***** SELECTED TEXT *****

Say your system has 10 members. One more user signs up to your system and the application adds him to the roster and increments the count of members; "simultaneously", another user quits and the application removes him from the roster and decrements the count of members.
If you don't handling threading properly, your member count (which should be 10) could easily be nine, 10, or 11, and you'll never be able to reproduce the bug.
So be careful.
You should care about thread safety. E.g in java you write a servlet that provides some functionality. The container will deploy an instance of your servlet, and as HTTP requests arrive from clients, over different TCP connections, each request is handled by a separate thread which in turn will call your servlet. As a result, you will have your servlet being call from multiple threads. So if it is not thread-safe, then erroneous result will be returned to the user, due to data corruption of access to shared data by threads.
It really depends on the application framework (which I know nothing about in this case) and how the web server handles it. Obviously, any good webserver is going to be responding to multiple requests simultaneously, so it will be operating with multiple threads. That web server may dispatch to a single instance of your application code for all of these requests, or it may spawn multiple instances of your web application and never use a given instance concurrently.
Even if the app server does use separate instances, your application will probably have some shared state--say, a database with a list of users. In that case, you need to make sure that state can be accessed safely from multiple threads/instances of your web app.
Then, of course, there is the case where you use threading explicitly in your application. In that case, the answer is obvious.
Your Web Application is almost always multithreading. Even though you might not use threads explicitly. So, to answer your questions: it's very important.
How can this happen? Usually, Apache (or IIS) will serve several request simultaneously, calling multiple times from multiple threads your python programs. So you need to consider that your programs run in multiple threads concurrently and act accordingly.
(This was too long to add a comment to the other fine answers.)
Concurrency problems (read: multiple access to shared state) is a super-set of threading problems. The (concurrency problems) can easily exist at an "above thread" level such as a process/server level (the global variable in the case you mention above is process-unique value, which in turn can lead to an inconsistent view/state if there are multiple processes).
Care must be taken to analyze the data consistency requirements and then implement the software to fulfill those requirements. I would always err on the side of safe, and only degrade in carefully analyzed areas where it is acceptable.

*****

§ TASK REQUIREMENTS
• 1. In the thread-safety discussion, which web servers usually serve several requests simultaneously?
• 2. Carry on the thread-safety discussion past its final sentence.
You can do this without the lines.

***** DATA FOR REVIEW *****

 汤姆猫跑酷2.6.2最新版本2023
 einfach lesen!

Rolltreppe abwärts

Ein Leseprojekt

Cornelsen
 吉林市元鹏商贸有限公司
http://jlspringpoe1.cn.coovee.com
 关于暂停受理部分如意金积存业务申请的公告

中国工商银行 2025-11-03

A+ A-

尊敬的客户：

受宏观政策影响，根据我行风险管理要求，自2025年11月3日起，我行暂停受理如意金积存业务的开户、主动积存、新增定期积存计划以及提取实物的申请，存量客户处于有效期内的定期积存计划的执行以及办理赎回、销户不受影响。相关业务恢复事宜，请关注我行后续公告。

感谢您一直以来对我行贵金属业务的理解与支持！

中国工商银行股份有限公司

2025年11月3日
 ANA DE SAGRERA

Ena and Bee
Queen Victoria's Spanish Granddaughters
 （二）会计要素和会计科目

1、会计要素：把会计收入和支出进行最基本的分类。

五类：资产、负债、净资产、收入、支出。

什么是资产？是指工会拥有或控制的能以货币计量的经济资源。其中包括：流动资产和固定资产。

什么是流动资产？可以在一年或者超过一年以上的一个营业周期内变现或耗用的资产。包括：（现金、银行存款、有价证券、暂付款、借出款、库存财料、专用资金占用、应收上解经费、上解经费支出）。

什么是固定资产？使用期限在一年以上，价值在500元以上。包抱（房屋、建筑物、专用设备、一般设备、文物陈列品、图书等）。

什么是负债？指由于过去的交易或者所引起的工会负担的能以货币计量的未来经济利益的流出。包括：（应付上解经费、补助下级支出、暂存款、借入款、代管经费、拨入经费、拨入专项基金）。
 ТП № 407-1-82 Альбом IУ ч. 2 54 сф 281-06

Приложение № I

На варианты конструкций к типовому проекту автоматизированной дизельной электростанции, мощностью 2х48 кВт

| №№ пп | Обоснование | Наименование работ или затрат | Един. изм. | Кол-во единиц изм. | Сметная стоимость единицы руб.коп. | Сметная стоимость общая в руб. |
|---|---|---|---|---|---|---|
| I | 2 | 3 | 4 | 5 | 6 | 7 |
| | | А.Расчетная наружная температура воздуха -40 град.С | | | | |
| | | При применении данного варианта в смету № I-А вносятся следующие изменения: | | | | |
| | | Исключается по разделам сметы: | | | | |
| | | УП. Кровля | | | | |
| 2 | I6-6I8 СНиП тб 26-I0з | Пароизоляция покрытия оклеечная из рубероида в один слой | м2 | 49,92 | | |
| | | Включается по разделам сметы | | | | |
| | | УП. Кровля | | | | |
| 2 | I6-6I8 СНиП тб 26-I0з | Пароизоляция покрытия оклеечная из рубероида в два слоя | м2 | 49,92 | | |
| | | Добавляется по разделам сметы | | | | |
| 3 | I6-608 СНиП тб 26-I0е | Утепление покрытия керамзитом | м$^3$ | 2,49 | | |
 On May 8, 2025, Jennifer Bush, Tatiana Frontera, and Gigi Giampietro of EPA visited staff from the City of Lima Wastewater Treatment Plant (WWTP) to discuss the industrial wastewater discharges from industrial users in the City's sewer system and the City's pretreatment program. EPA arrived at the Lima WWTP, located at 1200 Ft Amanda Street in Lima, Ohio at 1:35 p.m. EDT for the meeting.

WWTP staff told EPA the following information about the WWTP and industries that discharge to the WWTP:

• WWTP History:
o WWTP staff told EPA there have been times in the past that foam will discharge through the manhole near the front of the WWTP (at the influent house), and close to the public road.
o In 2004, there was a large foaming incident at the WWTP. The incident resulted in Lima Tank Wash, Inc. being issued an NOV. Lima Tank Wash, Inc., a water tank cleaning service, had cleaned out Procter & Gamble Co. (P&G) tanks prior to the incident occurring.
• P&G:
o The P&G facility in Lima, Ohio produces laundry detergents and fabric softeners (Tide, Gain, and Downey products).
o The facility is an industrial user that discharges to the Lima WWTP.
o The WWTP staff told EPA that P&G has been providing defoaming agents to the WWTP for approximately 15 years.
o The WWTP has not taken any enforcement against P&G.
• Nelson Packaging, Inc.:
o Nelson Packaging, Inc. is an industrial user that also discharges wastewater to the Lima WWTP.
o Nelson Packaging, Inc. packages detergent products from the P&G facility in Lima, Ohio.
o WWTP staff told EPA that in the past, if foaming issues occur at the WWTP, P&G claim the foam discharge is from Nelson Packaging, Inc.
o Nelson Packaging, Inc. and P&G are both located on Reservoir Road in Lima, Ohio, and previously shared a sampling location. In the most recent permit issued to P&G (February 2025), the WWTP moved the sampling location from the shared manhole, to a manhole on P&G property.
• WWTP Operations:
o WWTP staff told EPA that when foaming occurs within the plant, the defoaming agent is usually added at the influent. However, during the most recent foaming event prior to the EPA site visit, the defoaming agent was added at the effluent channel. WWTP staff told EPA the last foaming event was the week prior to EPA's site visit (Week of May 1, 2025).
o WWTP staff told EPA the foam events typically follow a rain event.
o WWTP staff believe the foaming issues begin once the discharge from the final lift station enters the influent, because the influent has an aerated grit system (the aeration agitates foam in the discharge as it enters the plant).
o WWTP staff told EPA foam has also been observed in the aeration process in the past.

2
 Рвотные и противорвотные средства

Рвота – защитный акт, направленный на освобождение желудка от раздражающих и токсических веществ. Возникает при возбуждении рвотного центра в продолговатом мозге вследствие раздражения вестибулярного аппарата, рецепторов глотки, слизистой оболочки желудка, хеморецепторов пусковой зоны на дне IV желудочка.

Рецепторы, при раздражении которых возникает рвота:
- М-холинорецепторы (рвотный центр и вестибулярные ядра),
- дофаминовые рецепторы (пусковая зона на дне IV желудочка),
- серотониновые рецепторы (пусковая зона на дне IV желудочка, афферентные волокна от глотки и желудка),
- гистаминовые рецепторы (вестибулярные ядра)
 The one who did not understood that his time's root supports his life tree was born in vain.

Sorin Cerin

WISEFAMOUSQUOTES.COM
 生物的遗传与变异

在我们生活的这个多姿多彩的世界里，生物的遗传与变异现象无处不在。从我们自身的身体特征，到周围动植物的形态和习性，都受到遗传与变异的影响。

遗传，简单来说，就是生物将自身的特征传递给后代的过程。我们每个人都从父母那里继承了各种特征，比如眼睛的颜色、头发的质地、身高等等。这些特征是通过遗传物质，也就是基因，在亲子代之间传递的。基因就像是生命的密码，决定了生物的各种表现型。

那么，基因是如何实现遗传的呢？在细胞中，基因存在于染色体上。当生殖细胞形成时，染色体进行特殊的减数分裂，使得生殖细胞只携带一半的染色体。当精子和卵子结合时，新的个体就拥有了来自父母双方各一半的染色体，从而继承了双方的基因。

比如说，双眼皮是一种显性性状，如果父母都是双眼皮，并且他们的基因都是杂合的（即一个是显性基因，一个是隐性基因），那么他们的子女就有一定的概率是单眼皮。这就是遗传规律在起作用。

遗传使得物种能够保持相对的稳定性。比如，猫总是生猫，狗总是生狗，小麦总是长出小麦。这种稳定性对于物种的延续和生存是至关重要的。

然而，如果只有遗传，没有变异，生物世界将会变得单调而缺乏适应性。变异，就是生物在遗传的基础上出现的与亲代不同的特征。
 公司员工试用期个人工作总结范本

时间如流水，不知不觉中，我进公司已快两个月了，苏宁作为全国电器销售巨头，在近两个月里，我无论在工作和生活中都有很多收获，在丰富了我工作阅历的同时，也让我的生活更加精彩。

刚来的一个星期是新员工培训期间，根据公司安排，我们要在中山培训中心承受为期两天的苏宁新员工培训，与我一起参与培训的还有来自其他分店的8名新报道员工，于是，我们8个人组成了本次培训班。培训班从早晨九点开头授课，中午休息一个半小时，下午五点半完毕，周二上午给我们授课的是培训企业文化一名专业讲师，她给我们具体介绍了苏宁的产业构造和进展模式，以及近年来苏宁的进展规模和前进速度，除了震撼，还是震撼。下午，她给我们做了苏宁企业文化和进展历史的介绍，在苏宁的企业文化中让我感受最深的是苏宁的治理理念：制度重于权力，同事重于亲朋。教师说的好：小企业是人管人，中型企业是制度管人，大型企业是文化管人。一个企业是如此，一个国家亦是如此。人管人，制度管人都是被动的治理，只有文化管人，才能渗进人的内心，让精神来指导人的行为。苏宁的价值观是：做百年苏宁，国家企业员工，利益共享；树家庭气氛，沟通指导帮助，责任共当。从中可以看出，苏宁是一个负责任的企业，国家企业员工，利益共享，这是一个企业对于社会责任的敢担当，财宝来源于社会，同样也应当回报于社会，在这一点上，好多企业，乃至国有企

*****

§ ANSWERS PER TASK
• 1. Apache or IIS.

• 2.
However, note that CPython runs only one thread context for Python code execution (to get true concurrent threads you need to write/use C extensions), so, while you can get a form of race condition upon expected data, you won't get (all) the same kind of partial-write scenarios and such that may plague C/C++ programs. But, once again. Err on the side of a consistent view.
There are a number of various existing methods of making access to a global atomic -- across threads or processes. Use them.
My VPS account has been occasionally running out of memory. It's using Apache on Linux. Support says it's a slow memory leak and has enabled MaxRequestsPerChild to deal with it.
I have a few questions about this. When a child process dies, will it cause my scripts to lose session data? Does anyone have advice on how I can track down this memory leak?
Thanks
No, when a child process dies you will not lose any data unless it was in the middle of a request at the time (which should not happen if it exits due to MaxRequestsPerChild).
You should try to reproduce the memory leak using an identical software stack on your test system. You can use tools such as Valgrind to try to detect it.
You can also try a debug build of your web server and its modules, which will enable you to detect what's going on.
It's difficult to reproduce the behaviour of production systems in non-production ones. If you have auto-test coverage of your web application, you could try using your full auto-test suite, but in practice this is unlikely to cover every code path therefore may miss the leaky one.
When a child process dies, will it cause my scripts to lose session data?
Without knowing what scripting language and session handler you are using (and the actual code) it rather hard to say.
In most cases, using scripting languages in modules or via [fast] cgi, then its very unlikely that the session data would actually be lost - although if the process dies in the middle of processing a request it may not get the chance to write the updated session back to whatever is storing the session. And in the very unlikely event it dies during the writeback, it may corrupt the session data. These are quite exceptional circumstances.
OTOH if your application logic is implemented via a daemon (e.g. a Java container) then its quite probable that memory leaks could accumulate (although these would be reported against a different process).
Note that if the problem is alleviated by setting MaxRequestsPerChild then it implies that the problem is occurring in an Apache module.
The production releases of Apache itself, in my experience, is very stable without memory leaks. However I've not used all the modules. Not sure if ExtendedStatus gives a breakdwon of memory usage by module - might be worth checking.
I've previously seen problems with the memory management of modules loaded by the PHP module not respecting PHP's memory limits - these did clear down at the end of the request though.
C.